The image below represents the growth rates we discussed and also shows the overall predicted market share.
In the image below, Canalys offers a similar representation of the cloud provider market, with AWS holding steady at 32% and Azure holding 19%.
At the end of the day, we can gather that AWS is still clearly the market leader. While they don’t double the market share of other cloud providers as they had in the past, it’s primarily because other players are entering the game and leveling the playing field, such as Google Cloud Platform, Alibaba, Oracle Cloud Infrastructure, and others. For example, Google Cloud maintained strong momentum this year, seeing a 56% growth in the last quarter. As Canalys states, "Cloud-native development and accelerated cloud migration among its customers has been boosted by its focus on industry-specific solutions, machine learning, analytics, and data management."
In large part, AWS owes its #1 position in the IaaS market to being the first cloud provider to market in 2006. However, Microsoft has a longer history of providing on-premises services to large enterprises and, over the past few years, has been leveraging its strong on-premises presence to convert on-premises Microsoft customers to Azure cloud customers.
Is AWS better than Azure?
So given everything we’ve outlined above, you may be wondering, is one cloud provider better than another? When choosing the right cloud provider for your business, market share shouldn’t be the determining factor. There are several factors to consider, and ultimately, the choice between the two—or the choice to use a combination of cloud service providers—will depend on each organization's unique needs and how the results of an Azure vs AWS comparison align with those needs. If you’re considering a multi-cloud approach, you should consider the advantages and disadvantages of multi-cloud in our article here.
Our recommendation is to compare the differentiated service offerings from each cloud provider in order to make the most of the cost, performance, operations, and security benefits available to you. Our customers are increasingly leveraging multiple cloud service providers to create a custom multi-cloud environment to achieve their unique performance and financial requirements.
We get it—this can be a daunting task. That’s why we created an in-depth comparison of cloud services among the leading cloud providers (yes, we also include Google Cloud!). Download a copy for yourself here: Comparing Services For The Big Three Cloud Providers
Azure vs AWS Comparison: FAQs
Both Amazon and Microsoft's cloud services are becoming increasingly more important in the wake of the COVID-19 pandemic, as organizations worldwide are making large investments in public cloud infrastructure to benefit from the promises of improved agility, faster time to market, and decreased risk. Sid Nag, research vice president at Gartner states that "the pandemic validated cloud's value proposition. The increased use of public cloud services has reinforced cloud adoption to be the 'new normal,' now more than ever."

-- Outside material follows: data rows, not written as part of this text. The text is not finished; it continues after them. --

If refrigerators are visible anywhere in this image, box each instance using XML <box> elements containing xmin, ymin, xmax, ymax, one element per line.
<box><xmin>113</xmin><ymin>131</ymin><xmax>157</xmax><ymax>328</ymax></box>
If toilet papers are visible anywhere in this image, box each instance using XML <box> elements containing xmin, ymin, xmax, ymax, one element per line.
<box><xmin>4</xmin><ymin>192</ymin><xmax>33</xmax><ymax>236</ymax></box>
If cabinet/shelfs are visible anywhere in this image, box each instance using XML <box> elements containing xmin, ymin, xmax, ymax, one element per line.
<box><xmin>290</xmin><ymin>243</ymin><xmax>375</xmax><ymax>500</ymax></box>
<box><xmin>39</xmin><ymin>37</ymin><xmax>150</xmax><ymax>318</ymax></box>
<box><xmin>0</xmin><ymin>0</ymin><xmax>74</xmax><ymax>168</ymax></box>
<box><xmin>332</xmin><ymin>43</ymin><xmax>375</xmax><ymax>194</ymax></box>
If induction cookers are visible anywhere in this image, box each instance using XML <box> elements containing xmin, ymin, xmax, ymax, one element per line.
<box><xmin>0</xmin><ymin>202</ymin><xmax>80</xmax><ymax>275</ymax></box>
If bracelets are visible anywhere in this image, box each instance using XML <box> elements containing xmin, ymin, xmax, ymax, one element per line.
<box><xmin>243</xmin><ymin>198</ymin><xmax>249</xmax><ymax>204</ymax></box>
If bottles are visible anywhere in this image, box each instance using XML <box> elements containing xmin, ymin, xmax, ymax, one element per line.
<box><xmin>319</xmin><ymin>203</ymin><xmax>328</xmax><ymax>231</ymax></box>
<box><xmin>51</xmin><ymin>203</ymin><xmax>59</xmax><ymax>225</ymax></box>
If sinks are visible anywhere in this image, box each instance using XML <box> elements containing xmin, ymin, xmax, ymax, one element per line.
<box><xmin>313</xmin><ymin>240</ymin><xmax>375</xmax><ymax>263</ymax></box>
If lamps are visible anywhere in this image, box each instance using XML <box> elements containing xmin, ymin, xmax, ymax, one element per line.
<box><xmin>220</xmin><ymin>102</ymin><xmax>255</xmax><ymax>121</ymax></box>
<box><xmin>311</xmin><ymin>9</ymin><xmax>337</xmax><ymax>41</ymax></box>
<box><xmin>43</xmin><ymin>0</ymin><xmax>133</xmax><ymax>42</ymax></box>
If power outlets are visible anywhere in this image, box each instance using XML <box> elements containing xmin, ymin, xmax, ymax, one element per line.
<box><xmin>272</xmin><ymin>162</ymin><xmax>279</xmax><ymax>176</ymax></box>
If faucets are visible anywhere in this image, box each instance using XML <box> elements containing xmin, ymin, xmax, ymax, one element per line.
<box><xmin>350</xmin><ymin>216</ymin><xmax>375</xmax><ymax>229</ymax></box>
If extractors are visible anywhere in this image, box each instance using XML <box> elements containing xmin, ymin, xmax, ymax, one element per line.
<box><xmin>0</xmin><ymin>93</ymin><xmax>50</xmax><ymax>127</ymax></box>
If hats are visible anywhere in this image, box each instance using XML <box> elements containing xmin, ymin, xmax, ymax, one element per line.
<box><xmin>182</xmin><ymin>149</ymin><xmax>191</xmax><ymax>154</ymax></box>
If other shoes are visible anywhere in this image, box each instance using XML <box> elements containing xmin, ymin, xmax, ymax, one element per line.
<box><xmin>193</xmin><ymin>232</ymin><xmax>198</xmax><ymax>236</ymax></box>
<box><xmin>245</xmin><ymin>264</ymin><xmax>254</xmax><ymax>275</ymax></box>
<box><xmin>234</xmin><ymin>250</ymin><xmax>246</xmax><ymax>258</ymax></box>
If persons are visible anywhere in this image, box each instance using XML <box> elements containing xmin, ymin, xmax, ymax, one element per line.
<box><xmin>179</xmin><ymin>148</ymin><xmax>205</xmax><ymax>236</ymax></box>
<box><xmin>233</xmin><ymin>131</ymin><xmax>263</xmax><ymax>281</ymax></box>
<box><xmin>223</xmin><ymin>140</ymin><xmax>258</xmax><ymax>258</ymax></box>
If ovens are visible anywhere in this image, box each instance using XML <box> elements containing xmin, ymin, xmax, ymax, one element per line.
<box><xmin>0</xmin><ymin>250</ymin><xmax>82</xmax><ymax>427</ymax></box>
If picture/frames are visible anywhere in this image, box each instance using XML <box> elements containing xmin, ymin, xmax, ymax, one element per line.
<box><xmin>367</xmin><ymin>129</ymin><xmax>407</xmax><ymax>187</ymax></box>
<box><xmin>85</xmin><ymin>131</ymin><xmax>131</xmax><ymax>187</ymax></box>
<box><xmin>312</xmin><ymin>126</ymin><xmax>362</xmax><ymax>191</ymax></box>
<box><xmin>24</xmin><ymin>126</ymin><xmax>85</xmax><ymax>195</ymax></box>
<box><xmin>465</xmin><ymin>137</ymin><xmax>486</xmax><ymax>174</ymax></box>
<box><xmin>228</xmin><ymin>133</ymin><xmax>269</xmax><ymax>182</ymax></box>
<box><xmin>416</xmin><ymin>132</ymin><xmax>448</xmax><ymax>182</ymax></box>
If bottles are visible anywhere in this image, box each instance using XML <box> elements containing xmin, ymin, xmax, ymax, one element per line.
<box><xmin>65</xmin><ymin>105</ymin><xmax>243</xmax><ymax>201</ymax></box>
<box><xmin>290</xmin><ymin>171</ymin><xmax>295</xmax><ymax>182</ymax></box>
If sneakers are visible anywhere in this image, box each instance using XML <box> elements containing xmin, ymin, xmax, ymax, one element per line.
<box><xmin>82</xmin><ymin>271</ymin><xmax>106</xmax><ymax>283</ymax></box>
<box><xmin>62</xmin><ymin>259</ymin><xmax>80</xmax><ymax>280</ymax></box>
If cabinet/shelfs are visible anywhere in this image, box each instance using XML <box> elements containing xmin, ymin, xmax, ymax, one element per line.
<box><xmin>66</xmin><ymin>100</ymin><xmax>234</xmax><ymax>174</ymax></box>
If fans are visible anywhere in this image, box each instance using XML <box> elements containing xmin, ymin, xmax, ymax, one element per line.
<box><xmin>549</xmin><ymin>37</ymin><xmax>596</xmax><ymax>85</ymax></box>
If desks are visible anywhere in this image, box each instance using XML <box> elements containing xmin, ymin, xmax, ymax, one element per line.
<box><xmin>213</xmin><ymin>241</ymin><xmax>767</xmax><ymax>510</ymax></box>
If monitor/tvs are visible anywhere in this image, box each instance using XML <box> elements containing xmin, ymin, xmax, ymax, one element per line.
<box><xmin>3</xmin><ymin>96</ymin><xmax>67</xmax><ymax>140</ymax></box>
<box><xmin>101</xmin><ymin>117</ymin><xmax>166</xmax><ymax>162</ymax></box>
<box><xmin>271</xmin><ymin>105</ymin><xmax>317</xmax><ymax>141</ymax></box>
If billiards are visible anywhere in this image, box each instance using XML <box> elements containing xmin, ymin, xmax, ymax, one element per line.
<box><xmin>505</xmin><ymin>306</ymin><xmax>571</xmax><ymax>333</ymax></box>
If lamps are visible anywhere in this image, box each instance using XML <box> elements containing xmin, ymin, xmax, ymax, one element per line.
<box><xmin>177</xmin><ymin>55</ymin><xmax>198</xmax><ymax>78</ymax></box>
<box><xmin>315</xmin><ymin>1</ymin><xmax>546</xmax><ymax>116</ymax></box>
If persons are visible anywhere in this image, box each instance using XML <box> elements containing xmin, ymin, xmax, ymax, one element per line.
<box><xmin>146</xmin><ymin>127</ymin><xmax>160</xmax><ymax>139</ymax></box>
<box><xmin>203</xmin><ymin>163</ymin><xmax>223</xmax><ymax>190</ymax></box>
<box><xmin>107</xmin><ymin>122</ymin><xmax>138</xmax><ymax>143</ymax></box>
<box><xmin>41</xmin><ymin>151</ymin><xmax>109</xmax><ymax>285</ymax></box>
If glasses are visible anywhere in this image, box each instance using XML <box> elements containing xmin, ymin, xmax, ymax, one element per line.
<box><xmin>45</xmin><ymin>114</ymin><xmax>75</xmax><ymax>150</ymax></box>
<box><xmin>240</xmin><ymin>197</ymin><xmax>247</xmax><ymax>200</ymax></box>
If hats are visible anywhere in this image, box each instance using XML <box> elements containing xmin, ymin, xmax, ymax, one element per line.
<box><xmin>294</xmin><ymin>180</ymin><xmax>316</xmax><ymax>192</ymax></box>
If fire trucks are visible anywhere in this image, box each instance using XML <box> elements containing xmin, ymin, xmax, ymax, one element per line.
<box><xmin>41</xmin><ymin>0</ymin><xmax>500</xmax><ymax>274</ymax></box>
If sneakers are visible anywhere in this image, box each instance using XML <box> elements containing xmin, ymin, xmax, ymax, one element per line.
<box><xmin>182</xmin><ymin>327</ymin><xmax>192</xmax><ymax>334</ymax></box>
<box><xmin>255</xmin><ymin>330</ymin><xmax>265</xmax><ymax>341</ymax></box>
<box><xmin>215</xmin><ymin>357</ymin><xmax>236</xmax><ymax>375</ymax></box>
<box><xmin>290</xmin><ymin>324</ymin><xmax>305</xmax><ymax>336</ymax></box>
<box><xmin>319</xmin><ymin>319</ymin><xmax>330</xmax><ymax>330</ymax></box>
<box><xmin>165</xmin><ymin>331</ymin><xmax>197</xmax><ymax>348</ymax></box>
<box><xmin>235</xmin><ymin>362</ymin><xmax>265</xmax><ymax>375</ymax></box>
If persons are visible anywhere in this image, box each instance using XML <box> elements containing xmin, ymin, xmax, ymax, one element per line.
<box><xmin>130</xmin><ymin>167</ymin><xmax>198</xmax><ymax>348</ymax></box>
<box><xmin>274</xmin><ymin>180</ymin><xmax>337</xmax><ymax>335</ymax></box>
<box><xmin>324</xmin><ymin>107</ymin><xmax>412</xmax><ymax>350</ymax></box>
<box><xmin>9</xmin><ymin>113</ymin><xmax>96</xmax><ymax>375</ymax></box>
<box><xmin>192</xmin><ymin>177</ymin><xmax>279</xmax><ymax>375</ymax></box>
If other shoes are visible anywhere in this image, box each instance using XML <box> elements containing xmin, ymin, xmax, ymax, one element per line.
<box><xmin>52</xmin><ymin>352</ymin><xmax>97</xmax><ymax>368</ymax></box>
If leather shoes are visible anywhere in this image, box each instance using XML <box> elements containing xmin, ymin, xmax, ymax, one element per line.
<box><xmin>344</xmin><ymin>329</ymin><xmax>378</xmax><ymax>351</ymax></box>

Any hybrid services billed by AWS and Azure are included in the total revenue figures. However, some hybrid SaaS and PaaS services, such as Exchange Server hybrid services are not included in Azure's breakout of Intelligent Cloud services.
Neither AWS nor Azure reveal the percentage of customers taking advantage of committed use discounts, so it's impossible to determine the impact. However, if every customer maximized discount opportunities, it could have an impact on future revenues.
It has been reported in the past that up to 35% of cloud spend is wasted on unused and underused resources. Therefore, if this overspend could be eliminated by cloud cost optimization, it would certainly have an impact on Azure and AWS revenues.
As mentioned previously, to determine which cloud service provider better meets your business needs, you would need to conduct a comparison of Azure vs AWS features. However, it doesn't have to be an all-or-nothing decision. If you find features or services of both clouds meet your business needs, it can be advantageous to adopt a multi-cloud strategy where you benefit from the best of both worlds.